● Tujuan Tugas:
- A) Cetak bagian tulisan tentang UMKM di Yogyakarta mulai dari "Character building untuk" sampai dengan "puluh ribu rupiah.", termasuk kedua batas tersebut.
- B) Menurut tulisan tentang UMKM di Yogyakarta, berapa jumlah yang akan ditagih tukang becak di Malioboro apabila penumpangnya tidak berbelanja atau hanya berbelanja sedikit?
- C) Sebutkan semua nama tempat yang disebut dalam tulisan tentang UMKM di Yogyakarta.

● Dokumen Sumber:
Character building untuk umkm
Selain
pengalaman berbelanja bakpia di pasar Beringharjo dan toko di Malioboro kemarin
saya juga sering mendapat cerita miring tentang umkm di Yogyakarta. Cerita terbaru saya dapatkan dari pengemudi
taksi yang saya naiki dari Magelang ke Yogyakarta hari Minggu kemarin. Dalam perjalanan Magelang – Yogya dia banyak
bercerita tentang Yogya meskipun saya katakan bahwa saya bukan orang asing di
Yogya karena pernah kuliah dan bekerja di Yogya dan bahkan sampai sekarang saya
masih sering berkunjung ke sana. Dia wanti
wanti agar saya hati hati kalau naik becak di Malioboro. Katanya di sana banyak tukang becak yang
menawarkan tarip sangat murah cuma lima ribu rupiah untuk mengantar berbelanja,
tapi nanti kalau tidak belanja atau tidak banyak belanjanya tukang becak itu
akan menagih lima puluh ribu rupiah.

Entri koleksi
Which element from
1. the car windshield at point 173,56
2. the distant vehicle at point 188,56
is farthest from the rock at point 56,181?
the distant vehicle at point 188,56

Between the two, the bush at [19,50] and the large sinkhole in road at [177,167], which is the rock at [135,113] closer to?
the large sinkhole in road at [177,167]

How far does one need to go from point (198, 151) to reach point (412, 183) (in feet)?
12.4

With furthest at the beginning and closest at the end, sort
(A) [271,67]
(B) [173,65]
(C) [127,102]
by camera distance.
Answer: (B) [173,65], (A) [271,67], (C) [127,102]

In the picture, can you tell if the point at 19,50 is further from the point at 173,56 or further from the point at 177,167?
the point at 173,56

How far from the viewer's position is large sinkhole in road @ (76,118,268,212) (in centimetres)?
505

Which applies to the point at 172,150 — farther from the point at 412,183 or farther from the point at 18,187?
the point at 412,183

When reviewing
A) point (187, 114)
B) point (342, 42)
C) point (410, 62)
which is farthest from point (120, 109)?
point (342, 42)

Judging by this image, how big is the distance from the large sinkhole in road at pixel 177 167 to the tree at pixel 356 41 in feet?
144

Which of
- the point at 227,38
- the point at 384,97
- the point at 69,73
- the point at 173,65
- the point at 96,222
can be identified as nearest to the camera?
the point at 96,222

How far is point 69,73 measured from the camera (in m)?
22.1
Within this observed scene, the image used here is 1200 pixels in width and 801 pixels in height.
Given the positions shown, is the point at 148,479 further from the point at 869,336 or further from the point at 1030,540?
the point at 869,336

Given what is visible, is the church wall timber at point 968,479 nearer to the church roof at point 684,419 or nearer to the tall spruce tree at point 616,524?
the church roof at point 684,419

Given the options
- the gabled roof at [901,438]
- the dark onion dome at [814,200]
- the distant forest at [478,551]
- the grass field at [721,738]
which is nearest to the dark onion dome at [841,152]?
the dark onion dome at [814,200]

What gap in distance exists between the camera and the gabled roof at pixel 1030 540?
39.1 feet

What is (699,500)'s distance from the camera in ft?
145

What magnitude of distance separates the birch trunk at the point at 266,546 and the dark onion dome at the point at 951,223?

● Soal Terjawab:
- A)
Character building untuk umkm
Selain
pengalaman berbelanja bakpia di pasar Beringharjo dan toko di Malioboro kemarin
saya juga sering mendapat cerita miring tentang umkm di Yogyakarta. Cerita terbaru saya dapatkan dari pengemudi
taksi yang saya naiki dari Magelang ke Yogyakarta hari Minggu kemarin. Dalam perjalanan Magelang – Yogya dia banyak
bercerita tentang Yogya meskipun saya katakan bahwa saya bukan orang asing di
Yogya karena pernah kuliah dan bekerja di Yogya dan bahkan sampai sekarang saya
masih sering berkunjung ke sana. Dia wanti
wanti agar saya hati hati kalau naik becak di Malioboro. Katanya di sana banyak tukang becak yang
menawarkan tarip sangat murah cuma lima ribu rupiah untuk mengantar berbelanja,
tapi nanti kalau tidak belanja atau tidak banyak belanjanya tukang becak itu
akan menagih lima puluh ribu rupiah.

- B) Lima puluh ribu rupiah.

- C)
- Pasar Beringharjo
- Malioboro
- Yogyakarta (Yogya)
- Magelang